E tutto questo avviene mentre la comunità scientifica è concorde sul fatto che i combustibili fossili sono fortemente inquinanti e direttamente responsabili del surriscaldamento globale, e papa Francesco considera non etici i modelli d’impresa che si basano sulla destabilizzazione dei sistemi che garantiscono la vita al pianeta.

Nodi da sciogliere

I fatti, oltre che stringere il cuore e invitare alla mobilitazione, pongono in rilievo alcuni nodi strutturali: di natura politica, civile ed etica.
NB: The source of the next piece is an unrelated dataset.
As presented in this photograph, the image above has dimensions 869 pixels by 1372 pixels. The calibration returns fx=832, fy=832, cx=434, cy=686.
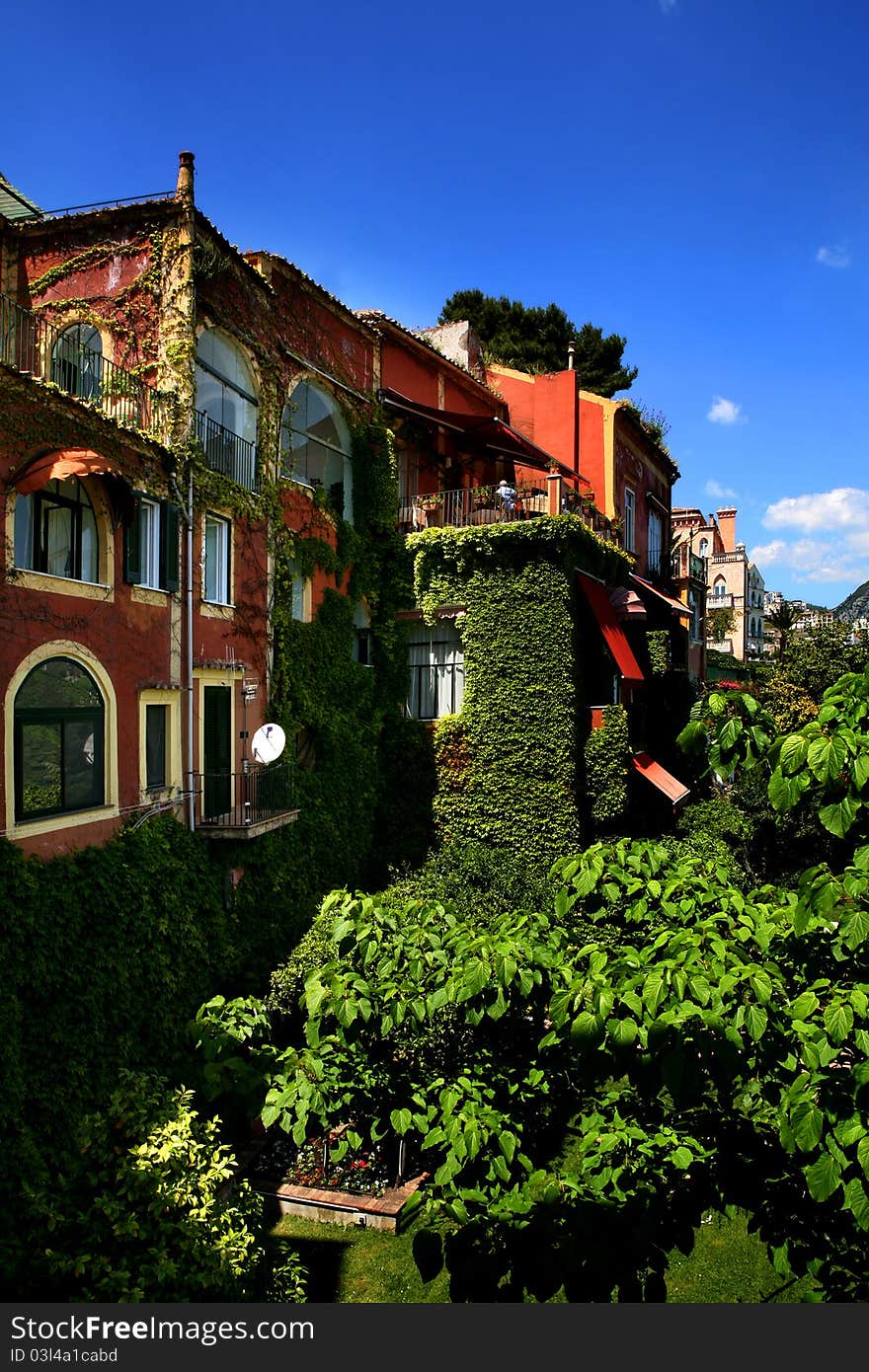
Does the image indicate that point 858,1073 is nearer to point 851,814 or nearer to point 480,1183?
point 851,814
Da sciogliere con urgenza.

È giusto che l’attuale sistema tuteli l’interesse di pochi operatori economici, potenti e organizzati, piuttosto che i cittadini, privi di reali mezzi di contrasto rispetto ai giganti onnivori dell’ambiente e della qualità della vita?
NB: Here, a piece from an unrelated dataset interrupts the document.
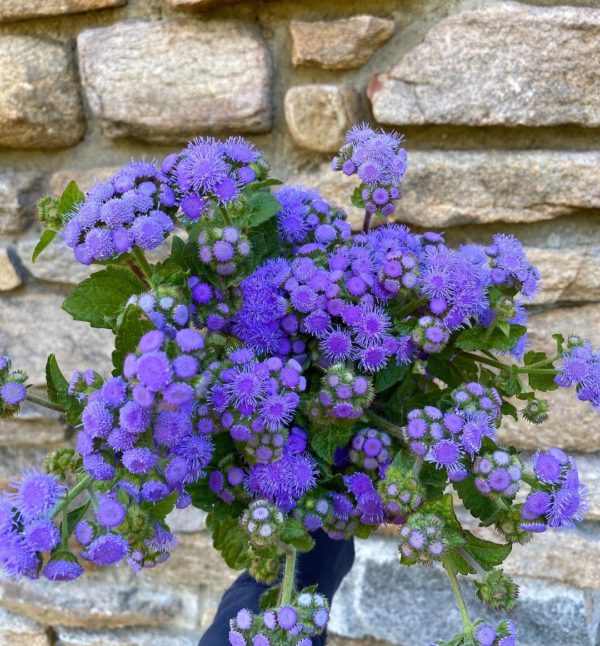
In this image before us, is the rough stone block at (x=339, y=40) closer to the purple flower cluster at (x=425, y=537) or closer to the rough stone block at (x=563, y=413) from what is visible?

È accettabile che la crisi economica in atto, con le sue priorità di tipo materiale, passi come un rullo compressore sulla cultura, sulla storia e sulla geografia di popolazioni intere, permettendo nuove forme di colonizzazione in un mare che non solo non è più “nostrum”, ma rischia di diventare “vostrum”, se non addirittura “monstrum”?

È consona all’esperienza democratica la sottrazione di facoltà decisionali a danno della potestà di enti e comunità locali, in materie strategiche e delicate come l’ambiente e l’energia?

Se è vero che la Puglia risulta essere la regione che offre il maggior apporto energetico da fonte fotovoltaica in tutta Italia (1.158 MW) nel pieno rispetto del protocollo di Kioto “20-20-20”, e che attualmente il Paese, anche per effetto della crisi, è in sovra potenza energetica, e che il mercato del petrolio è in forte calo, che senso ha mettere a repentaglio l’ambiente pur di favorire l’ulteriore sfruttamento di risorse a vantaggio di realtà non autoctone?

Fermo restando l’ammirazione e il sostegno per l’opera encomiabile dei movimenti, è responsabile il comportamento del cittadino che si limita a delegare la propria sensibilità ecologica a chi sventola una bandiera?

È adeguato che i credenti richiamino con prudenza e solo in linea di principio la dottrina sociale della Chiesa e le giuste istanze di affermazione del bene comune e di salvaguardia del creato, o non piuttosto che amplifichino l’annuncio profetico al modo di don Tonino Bello, fino al punto da incidere concretamente nei cantieri della cronaca?